Job
Please reproduce the records below word for word, with every line unchanged.

Rows from a dataset

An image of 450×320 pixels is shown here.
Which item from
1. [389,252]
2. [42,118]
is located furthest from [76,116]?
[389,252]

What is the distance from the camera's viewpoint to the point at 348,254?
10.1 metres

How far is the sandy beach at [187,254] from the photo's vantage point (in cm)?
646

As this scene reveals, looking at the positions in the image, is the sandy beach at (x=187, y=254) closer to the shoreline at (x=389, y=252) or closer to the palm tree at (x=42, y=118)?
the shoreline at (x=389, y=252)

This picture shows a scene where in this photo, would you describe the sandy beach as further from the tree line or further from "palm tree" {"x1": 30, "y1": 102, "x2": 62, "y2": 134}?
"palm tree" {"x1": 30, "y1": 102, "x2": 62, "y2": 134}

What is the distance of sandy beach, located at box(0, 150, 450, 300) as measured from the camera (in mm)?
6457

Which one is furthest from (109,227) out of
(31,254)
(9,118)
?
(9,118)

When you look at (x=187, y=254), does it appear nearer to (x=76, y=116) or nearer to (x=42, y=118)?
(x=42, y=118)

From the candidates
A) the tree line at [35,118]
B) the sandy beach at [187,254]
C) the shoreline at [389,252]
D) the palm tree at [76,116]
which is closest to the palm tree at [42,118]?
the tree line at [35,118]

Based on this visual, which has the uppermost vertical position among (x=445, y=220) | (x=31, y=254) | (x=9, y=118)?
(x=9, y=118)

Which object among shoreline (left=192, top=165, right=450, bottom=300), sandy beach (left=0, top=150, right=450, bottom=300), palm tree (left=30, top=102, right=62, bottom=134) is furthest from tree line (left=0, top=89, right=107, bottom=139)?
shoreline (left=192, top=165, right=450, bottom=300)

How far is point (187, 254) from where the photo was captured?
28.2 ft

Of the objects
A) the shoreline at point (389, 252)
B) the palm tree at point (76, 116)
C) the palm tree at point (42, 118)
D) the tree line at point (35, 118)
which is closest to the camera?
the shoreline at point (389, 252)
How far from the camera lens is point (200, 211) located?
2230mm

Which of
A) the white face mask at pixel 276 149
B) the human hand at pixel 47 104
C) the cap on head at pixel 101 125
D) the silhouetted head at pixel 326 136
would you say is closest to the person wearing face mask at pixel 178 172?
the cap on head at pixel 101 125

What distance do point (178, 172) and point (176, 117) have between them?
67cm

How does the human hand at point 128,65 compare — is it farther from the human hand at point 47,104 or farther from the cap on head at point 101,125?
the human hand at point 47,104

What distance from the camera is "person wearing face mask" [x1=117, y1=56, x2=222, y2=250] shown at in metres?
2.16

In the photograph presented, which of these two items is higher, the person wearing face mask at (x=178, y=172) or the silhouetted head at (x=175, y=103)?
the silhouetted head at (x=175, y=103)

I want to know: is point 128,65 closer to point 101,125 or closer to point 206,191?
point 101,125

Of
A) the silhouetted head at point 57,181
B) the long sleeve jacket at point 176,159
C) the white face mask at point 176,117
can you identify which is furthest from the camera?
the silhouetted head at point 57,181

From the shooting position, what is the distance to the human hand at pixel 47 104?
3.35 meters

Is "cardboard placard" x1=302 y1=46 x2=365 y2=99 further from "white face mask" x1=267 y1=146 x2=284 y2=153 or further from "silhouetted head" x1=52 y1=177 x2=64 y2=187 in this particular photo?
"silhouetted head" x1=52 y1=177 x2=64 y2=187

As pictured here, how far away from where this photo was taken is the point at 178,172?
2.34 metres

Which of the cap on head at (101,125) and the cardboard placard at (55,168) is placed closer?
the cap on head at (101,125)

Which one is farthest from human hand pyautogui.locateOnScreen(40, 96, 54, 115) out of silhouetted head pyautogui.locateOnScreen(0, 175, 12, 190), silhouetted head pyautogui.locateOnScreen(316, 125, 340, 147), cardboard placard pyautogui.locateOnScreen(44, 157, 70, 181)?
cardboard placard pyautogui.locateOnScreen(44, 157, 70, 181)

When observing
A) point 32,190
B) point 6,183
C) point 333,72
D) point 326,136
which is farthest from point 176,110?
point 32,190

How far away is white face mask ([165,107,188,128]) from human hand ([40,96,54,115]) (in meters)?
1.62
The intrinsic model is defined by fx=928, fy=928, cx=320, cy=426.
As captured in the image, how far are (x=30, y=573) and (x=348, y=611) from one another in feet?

The solution
An image of 450×320 pixels is shown here.
Which item from
1. [389,252]
2. [42,118]
is located furthest from [76,116]?
[389,252]

What is the distance from the camera's viewpoint to the point at 348,254?
10.1 metres

How far is the sandy beach at [187,254] from the photo's vantage point (in cm)?
646

As this scene reveals, looking at the positions in the image, is the sandy beach at (x=187, y=254) closer to the shoreline at (x=389, y=252) or closer to the palm tree at (x=42, y=118)?
the shoreline at (x=389, y=252)

This picture shows a scene where in this photo, would you describe the sandy beach as further from the tree line or further from "palm tree" {"x1": 30, "y1": 102, "x2": 62, "y2": 134}?
"palm tree" {"x1": 30, "y1": 102, "x2": 62, "y2": 134}

What is the distance of sandy beach, located at box(0, 150, 450, 300) as measured from the camera (in mm)?
6457

Which one is furthest from (109,227) out of
(31,254)
(9,118)
?
(9,118)

When you look at (x=187, y=254), does it appear nearer to (x=76, y=116) or nearer to (x=42, y=118)?
(x=42, y=118)

From the candidates
A) the tree line at [35,118]
B) the sandy beach at [187,254]
C) the shoreline at [389,252]
D) the palm tree at [76,116]
which is closest to the palm tree at [42,118]?
the tree line at [35,118]

Based on this visual, which has the uppermost vertical position among (x=445, y=220) | (x=31, y=254) | (x=9, y=118)?
(x=9, y=118)

Which object among shoreline (left=192, top=165, right=450, bottom=300), sandy beach (left=0, top=150, right=450, bottom=300), palm tree (left=30, top=102, right=62, bottom=134) is furthest from tree line (left=0, top=89, right=107, bottom=139)?
shoreline (left=192, top=165, right=450, bottom=300)

How far is point (187, 254) from where the photo was captured?
28.2 ft

Of the objects
A) the shoreline at point (389, 252)
B) the palm tree at point (76, 116)
C) the palm tree at point (42, 118)
D) the tree line at point (35, 118)
which is closest to the camera?
the shoreline at point (389, 252)
How far from the camera lens is point (200, 211) located?
2230mm

Which of
A) the white face mask at pixel 276 149
B) the human hand at pixel 47 104
C) the cap on head at pixel 101 125
D) the silhouetted head at pixel 326 136
would you say is closest to the person wearing face mask at pixel 178 172?
the cap on head at pixel 101 125

What distance do point (178, 172) and point (176, 117) have between them?
67cm

How does the human hand at point 128,65 compare — is it farther from the human hand at point 47,104 or farther from the cap on head at point 101,125?
the human hand at point 47,104

What distance from the camera is "person wearing face mask" [x1=117, y1=56, x2=222, y2=250] shown at in metres?
2.16

In the photograph presented, which of these two items is higher, the person wearing face mask at (x=178, y=172) or the silhouetted head at (x=175, y=103)?
the silhouetted head at (x=175, y=103)

I want to know: is point 128,65 closer to point 101,125 or closer to point 206,191?
point 101,125

Of
A) the silhouetted head at point 57,181
B) the long sleeve jacket at point 176,159
C) the white face mask at point 176,117
can you identify which is furthest from the camera?
the silhouetted head at point 57,181

From the shooting position, what is the distance to the human hand at pixel 47 104?
3.35 meters

Is "cardboard placard" x1=302 y1=46 x2=365 y2=99 further from "white face mask" x1=267 y1=146 x2=284 y2=153 or further from "silhouetted head" x1=52 y1=177 x2=64 y2=187 in this particular photo?
"silhouetted head" x1=52 y1=177 x2=64 y2=187

As pictured here, how far away from where this photo was taken is the point at 178,172?
2.34 metres

Which of the cap on head at (101,125) and the cardboard placard at (55,168) is placed closer?
the cap on head at (101,125)

Which one is farthest from human hand pyautogui.locateOnScreen(40, 96, 54, 115) out of silhouetted head pyautogui.locateOnScreen(0, 175, 12, 190), silhouetted head pyautogui.locateOnScreen(316, 125, 340, 147), cardboard placard pyautogui.locateOnScreen(44, 157, 70, 181)?
cardboard placard pyautogui.locateOnScreen(44, 157, 70, 181)

When observing
A) point 32,190
B) point 6,183
C) point 333,72
D) point 326,136
which is farthest from point 176,110?
point 32,190

How far away is white face mask ([165,107,188,128]) from human hand ([40,96,54,115]) (in meters)?
1.62
The intrinsic model is defined by fx=928, fy=928, cx=320, cy=426.
As captured in the image, how far are (x=30, y=573) and (x=348, y=611) from one another in feet?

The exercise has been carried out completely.